Star Wars_ Luke Skywalker and the Shadows of Mindor - Matthew Woodring Stover [22]
Kalback’s eyes widened even further: a Mon Cal frown. “General, we don’t necessarily have to honor the truce; after all, this Shadowspawn has not conducted his operations like a soldier, but like a pirate.” He swiveled his right eye toward the ground base. “It seems a pity to let such a tempting target go to waste.”
“No. If word gets out that that’s how we treat surrendering Imperials, no one will surrender. This business will get a whole lot bloodier.”
“Then how should we proceed?”
“I don’t know,” Luke said, more grimly than before. “I just don’t know.”
A chime that sounded like the splash of icy water over river stones caught Lieutenant Tubrimi’s attention, and he swung back to his console. “Incoming message from the shuttle, sirs.”
Kalback nodded. “Bring it up.”
“Um,” Luke said, “with your permission, Admiral?”
The admiral gave his assent with a roll of his left eye.
“Lieutenant, set the playback for audio only,” Luke ordered. “Artoo, keep the tactical going. Plot the Justice, the shuttle, and the shuttle’s vector.”
“General?” Kalback leaned toward him, chin palps flaring in concern. “Is there a problem?”
“I’m pretty sure there is,” Luke said, nodding. “Lieutenant?”
Tubrimi waved a hand. The darker-than-black purr of Shadowspawn’s voice seemed to come from everywhere at once while the tactical holodisplay highlighted the relative positions of the Justice and the warlord’s shuttle.
“How am I to offer surrender, when our eyes have not met? Am I to cast the lives of my men into wind and wave before I have judged the angles of your gaze?” Shadowspawn sounded honestly puzzled, almost plaintive. Luke’s frown deepened to a scowl. The warlord was playing on Kalback’s cultural inclinations: to his people, the truth of a being’s character was expressed through its eyes. “Pray indulge this one humble request from a defeated foe; do not force me to deliver the lives of my men unto some figment of my hopes for mercy.”
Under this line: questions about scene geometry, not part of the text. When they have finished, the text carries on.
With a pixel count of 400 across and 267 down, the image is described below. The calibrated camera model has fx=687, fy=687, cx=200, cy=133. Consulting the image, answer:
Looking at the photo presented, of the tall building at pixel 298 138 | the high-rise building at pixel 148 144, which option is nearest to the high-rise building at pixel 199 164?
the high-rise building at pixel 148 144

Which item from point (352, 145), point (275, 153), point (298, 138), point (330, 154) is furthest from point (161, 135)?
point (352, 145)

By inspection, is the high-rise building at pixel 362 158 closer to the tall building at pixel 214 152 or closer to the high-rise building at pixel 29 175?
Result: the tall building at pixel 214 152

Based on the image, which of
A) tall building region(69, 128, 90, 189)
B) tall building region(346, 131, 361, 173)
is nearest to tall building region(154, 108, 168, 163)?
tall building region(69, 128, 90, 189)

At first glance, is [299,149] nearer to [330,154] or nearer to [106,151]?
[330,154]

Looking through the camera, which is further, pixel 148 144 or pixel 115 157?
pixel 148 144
The flare of Kalback’s chin palps widened. “General?”
Luke barely heard him. That voice …
He recognized the quality now: it was electronically synthesized, modulated deeper, darker, with subtle harmonics that worked on primitive parts of the human brain, commanding instant attention. Demanding respect. Requiring obedience. Inspiring dread.
That was it: Shadowspawn sounded like Vader.
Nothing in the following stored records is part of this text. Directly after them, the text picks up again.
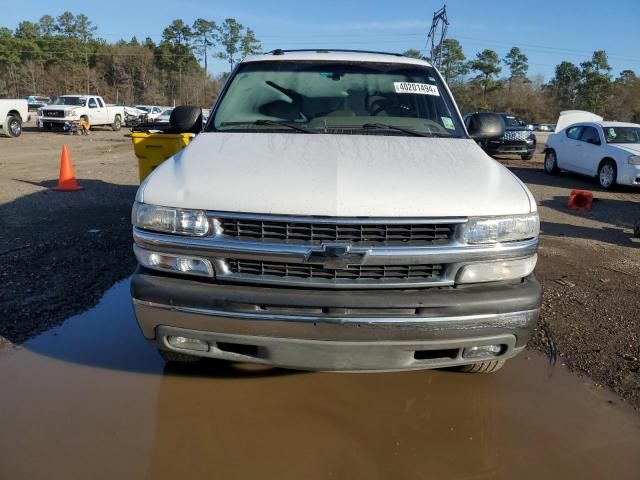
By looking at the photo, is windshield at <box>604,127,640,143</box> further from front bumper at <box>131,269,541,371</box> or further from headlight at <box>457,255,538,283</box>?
front bumper at <box>131,269,541,371</box>

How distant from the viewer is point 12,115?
74.8ft

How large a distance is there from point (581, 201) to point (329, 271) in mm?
8545

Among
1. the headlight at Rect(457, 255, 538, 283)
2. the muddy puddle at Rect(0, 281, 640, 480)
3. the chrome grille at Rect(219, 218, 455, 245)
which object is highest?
the chrome grille at Rect(219, 218, 455, 245)

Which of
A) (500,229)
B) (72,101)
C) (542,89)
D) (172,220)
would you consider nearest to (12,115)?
(72,101)

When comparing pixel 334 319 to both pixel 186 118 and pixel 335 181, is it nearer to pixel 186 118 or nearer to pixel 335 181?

The only other time he’d come across a voice that dark, that unsettling, that downright chilling had been another synthesized voice, speaking from a holoprojected silhouette filled with stars—
Could it be?
Luke’s jaw clenched. “Blackhole.”
Kalback swiveled one vast eye toward him. “You say that like a curse.”
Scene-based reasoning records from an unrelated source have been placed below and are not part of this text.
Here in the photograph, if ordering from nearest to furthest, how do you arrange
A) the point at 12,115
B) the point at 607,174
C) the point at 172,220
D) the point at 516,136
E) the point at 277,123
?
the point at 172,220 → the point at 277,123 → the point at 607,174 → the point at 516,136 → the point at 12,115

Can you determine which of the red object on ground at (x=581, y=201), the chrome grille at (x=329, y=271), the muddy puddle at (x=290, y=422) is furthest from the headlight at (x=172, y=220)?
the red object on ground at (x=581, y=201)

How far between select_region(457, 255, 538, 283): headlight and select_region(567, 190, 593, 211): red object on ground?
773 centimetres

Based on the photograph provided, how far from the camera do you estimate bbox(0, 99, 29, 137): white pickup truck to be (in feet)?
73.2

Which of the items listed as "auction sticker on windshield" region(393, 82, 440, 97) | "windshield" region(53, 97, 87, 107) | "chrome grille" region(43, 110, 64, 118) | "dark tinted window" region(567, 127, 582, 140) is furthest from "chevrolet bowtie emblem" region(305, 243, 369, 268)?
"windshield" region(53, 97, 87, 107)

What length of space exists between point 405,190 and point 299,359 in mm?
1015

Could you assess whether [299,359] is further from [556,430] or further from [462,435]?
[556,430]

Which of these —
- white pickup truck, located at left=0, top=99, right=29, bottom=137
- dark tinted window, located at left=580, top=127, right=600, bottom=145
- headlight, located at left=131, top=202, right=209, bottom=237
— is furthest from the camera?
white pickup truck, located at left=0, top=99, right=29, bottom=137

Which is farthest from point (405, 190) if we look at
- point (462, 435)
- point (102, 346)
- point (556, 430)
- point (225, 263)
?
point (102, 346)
“It is for me,” Luke said grimly. “We’ve had dealings before. He’s an Emperor’s Hand. I should say, was an Emperor’s Hand. I’ve seen some reports that suggest he might have been director of Imperial Intelligence back around the time of Yavin. I should have pegged him right away—that strange headgear, for one thing—but these raids really aren’t his style.”
“No?”
“He was more, I don’t know, kind of theatrical. He would always appear as a holoprojection of empty space—you know, just an outline filled with distant stars, and—” Luke’s eyes went wide. “—and he never did his dirty work in person!”
He lurched toward the shifting star that was the tactical display’s representation of the shuttle: that shifting star was shifting entirely too fast. “Is this accurate?”
The ensign at the tactical console angled his eyes in a shrug. “Yes, sir. In fact, he’s accelerating.”
“Project his course.”
A cone of blue haze spread forward along the shuttle’s vector. “That’s assuming constant acceleration—no, wait, he’s increasing acceleration. Eight gravities … eleven …” The cone kept spreading until it enveloped the holodisplayed Justice.
“Order marines to the landers, and all hands to environment suits.”
Kalback blinked. “General?”
“You, too, Admiral.” Luke strode across the deck to a suit locker and starting pulling out flight suits. “Come on,” he told a nearby yeoman.